Trecho da página —
---*---
O Plenário do Supremo Tribunal Federal formou maioria, nesta sexta-feira (29/8), para confirmar a liminar do ministro Gilmar Mendes que barrou a penhora de valores do Fundo Partidário e do Fundo Especial de Financiamento de Campanha (conhecido como Fundo Eleitoral) durante as campanhas eleitorais. O julgamento virtual termina às 23h59.
A questão voltou à pauta na sessão virtual iniciada na última sexta (22/8), depois de ter sido suspensa em março por pedido de vista da ministra Cármen Lúcia. Antes disso, apenas Gilmar havia se manifestado pela manutenção da liminar.
O Partido Socialista Brasileiro (PSB) acionou o STF porque o Tribunal de Justiça de São Paulo decretou o bloqueio de 13% dos repasses feitos pela legenda para o seu diretório estadual via Fundo Eleitoral.
A decisão do decano do STF suspendeu a ordem do TJ-SP. O magistrado ainda mandou comunicar os presidentes de todos os TJs e Tribunais Regionais Federais do país para que seguissem esse posicionamento.
Ao conceder a liminar, em setembro do ano passado, Gilmar considerou que o bloqueio de verbas dos fundos poderia prejudicar a neutralidade das eleições. Certas candidaturas, disse o ministro, ficariam impedidas de fazer propagandas eleitorais na internet e até o deslocamento de alguns candidatos seria inviabilizado.
O relator lembrou que as destinações dos recursos do Fundo Partidário e do Fundo Eleitoral estão previstas em leis. Há também mecanismos rigorosos de controle de seu uso, como prestação de contas ao Tribunal Superior Eleitoral.
O Fundo Eleitoral, por exemplo, só deve ser usado para custear campanhas eleitorais, e o valor não utilizado é devolvido à União.
Até o momento, Gilmar foi acompanhado por Flávio Dino, Alexandre de Moraes, Dias Toffoli, Cármen Lúcia, Luiz Edson Fachin e Cristiano Zanin.
Os advogados Rafael Carneiro e Felipe Corrêa representaram o PSB no processo.
“O STF reconhece que o bloqueio judicial de recursos dos partidos durante a campanha eleitoral viola o dever de neutralidade do Estado e ameaça a paridade de armas entre os concorrentes. Ao afirmar a impenhorabilidade dos valores do fundo partidário e do fundo especial de financiamento de campanha, o tribunal reforça que a disputa democrática só é legítima quando assegura condições materiais mínimas para a livre formação da vontade do eleitor”, afirmaram os advogados em nota.
---*---
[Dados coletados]
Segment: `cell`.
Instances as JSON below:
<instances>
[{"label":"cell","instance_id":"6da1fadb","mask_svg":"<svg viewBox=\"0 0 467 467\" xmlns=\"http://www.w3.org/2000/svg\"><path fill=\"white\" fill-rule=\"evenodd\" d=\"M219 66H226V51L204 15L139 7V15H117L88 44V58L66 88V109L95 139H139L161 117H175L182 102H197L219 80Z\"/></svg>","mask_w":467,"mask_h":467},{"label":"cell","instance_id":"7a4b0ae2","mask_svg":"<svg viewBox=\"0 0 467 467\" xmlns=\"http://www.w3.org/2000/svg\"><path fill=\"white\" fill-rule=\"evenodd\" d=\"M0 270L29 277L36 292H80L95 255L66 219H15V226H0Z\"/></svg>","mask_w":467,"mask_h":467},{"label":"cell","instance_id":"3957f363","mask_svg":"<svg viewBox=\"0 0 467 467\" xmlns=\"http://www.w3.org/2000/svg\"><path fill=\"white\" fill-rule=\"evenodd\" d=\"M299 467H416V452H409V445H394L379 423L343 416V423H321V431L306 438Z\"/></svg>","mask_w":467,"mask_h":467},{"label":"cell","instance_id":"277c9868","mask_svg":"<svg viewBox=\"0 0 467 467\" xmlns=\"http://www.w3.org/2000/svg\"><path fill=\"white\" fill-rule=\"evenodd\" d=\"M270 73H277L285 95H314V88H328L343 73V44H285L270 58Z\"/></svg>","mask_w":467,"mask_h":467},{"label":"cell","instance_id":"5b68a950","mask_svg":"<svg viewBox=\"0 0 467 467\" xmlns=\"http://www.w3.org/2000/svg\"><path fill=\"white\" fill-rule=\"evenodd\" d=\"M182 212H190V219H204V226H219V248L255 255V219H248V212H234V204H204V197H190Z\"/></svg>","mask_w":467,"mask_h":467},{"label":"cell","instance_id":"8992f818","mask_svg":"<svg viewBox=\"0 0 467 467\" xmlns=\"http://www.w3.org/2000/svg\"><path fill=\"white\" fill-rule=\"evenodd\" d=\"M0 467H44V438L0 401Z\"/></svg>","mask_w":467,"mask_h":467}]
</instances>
---*---
Tarefa proposta — Transcreva o trecho da notícia sobre a penhora dos fundos eleitorais que vai de "O Partido Socialista" até "via Fundo Eleitoral.", renomeando "legenda" como "sigla".

Resposta à tarefa —
O Partido Socialista Brasileiro (PSB) acionou o STF porque o Tribunal de Justiça de São Paulo decretou o bloqueio de 13% dos repasses feitos pela sigla para o seu diretório estadual via Fundo Eleitoral.